• [DIRECTIONS]:
1. How would you render this sentence from the study abstract in Spanish: "Three neighborhood-level factors were derived from factor analysis."?
2. Can you pull out the passage of the study abstract from "Among individuals with" up to and including "shape clinical interactions.", word for word?

TEXT FOR ANALYSIS: Begin

Individuals with serious mental illnesses are at risk of receiving inadequate outpatient mental health services, increasing the likelihood of medication nonadherence, readmission, and self-harm. The purpose of this study was to identify individual- and neighborhood-level factors associated with outpatient mental health visits.
This study included 418 participants from two randomized trials of patients with comorbid medical conditions and serious mental illnesses across two study sites between 2011 and 2017. On the basis of individual addresses, data were collected about participants’ distance to the nearest mental health facility and 13 neighborhood characteristics from the American Community Survey. Three neighborhood-level factors were derived from factor analysis. Poisson regression was used to assess associations between individual- and neighborhood-level characteristics and the number of visits to mental health providers. Known individual-level risk factors for outpatient follow-up were mutually adjusted in a model with neighborhood covariates added.
Male gender, older age, unemployment, and lower education level were associated with less outpatient mental health service utilization. Neighborhood-level residential mobility, defined as the combination of percentage of residents living in a different house in the past year and percentage of non-owner-occupied housing, was significantly associated with fewer mental health service visits even after controlling for other neighborhood- and individual-level factors.
Among individuals with comorbid medical conditions and serious mental illnesses, living in neighborhoods with higher residential mobility was associated with fewer visits to outpatient mental health providers. This finding suggests the importance of recognizing social conditions that may shape clinical interactions.

TEXT FOR ANALYSIS: End
DATA FOR REVIEW: Begin

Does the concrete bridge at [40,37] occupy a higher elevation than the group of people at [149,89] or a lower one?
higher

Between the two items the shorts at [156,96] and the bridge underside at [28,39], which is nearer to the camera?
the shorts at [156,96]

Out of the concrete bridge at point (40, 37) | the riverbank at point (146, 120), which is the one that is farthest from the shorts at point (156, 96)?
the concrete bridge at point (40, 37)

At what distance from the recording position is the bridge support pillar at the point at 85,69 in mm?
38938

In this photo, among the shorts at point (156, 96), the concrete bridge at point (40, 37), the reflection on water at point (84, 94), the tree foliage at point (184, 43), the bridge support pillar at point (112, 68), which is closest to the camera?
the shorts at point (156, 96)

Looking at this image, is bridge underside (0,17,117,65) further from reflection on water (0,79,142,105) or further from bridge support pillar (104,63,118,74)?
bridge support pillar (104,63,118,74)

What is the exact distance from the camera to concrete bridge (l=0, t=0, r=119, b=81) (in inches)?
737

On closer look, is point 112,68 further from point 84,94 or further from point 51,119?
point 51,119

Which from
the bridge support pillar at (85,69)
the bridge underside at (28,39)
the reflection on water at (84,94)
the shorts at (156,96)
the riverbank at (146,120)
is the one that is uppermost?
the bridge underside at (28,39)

DATA FOR REVIEW: End
DATA FOR REVIEW: Begin

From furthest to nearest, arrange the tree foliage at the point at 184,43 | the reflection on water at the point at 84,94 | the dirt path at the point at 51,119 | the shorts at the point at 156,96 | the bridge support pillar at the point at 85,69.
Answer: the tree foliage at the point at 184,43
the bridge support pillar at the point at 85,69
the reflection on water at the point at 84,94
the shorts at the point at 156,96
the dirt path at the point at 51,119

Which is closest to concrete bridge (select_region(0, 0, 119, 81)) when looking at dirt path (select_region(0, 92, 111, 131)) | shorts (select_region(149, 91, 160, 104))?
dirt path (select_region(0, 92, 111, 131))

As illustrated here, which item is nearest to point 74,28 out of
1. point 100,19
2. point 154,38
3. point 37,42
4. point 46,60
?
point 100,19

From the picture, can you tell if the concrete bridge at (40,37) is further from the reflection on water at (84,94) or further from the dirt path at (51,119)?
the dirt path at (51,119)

DATA FOR REVIEW: End
DATA FOR REVIEW: Begin

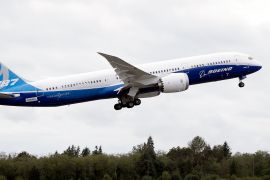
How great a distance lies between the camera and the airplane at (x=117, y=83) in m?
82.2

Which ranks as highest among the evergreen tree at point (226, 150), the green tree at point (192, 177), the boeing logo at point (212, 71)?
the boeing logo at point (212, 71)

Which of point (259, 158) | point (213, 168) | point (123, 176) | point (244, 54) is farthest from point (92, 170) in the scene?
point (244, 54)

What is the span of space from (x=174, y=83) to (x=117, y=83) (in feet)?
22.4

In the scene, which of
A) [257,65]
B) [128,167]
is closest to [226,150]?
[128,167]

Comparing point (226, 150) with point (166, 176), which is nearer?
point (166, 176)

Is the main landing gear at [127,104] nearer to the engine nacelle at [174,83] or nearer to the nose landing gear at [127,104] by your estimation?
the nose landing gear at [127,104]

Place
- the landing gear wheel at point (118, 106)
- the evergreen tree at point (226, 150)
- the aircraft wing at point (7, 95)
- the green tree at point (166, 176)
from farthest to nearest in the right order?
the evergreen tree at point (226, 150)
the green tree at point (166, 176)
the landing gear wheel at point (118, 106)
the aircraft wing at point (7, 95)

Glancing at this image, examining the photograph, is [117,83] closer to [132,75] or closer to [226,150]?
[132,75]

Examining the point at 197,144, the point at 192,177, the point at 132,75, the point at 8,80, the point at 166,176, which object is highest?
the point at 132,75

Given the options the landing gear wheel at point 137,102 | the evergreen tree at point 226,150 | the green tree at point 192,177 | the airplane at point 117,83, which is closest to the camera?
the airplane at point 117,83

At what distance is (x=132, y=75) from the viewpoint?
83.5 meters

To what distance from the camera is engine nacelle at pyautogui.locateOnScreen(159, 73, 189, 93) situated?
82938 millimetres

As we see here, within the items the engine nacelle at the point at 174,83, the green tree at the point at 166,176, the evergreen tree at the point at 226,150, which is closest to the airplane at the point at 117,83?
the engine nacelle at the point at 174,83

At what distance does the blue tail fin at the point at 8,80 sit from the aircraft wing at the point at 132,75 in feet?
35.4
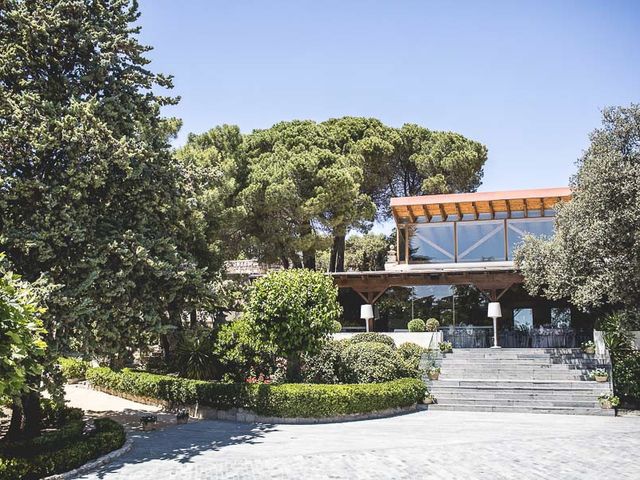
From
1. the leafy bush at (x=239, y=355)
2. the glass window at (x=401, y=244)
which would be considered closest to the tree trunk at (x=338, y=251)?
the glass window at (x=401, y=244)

DATA FOR REVIEW: End

• [ANSWERS TO THE EXERCISES]:
1. Se derivaron tres factores a nivel de vecindario mediante un análisis factorial.

2.
Among individuals with comorbid medical conditions and serious mental illnesses, living in neighborhoods with higher residential mobility was associated with fewer visits to outpatient mental health providers. This finding suggests the importance of recognizing social conditions that may shape clinical interactions.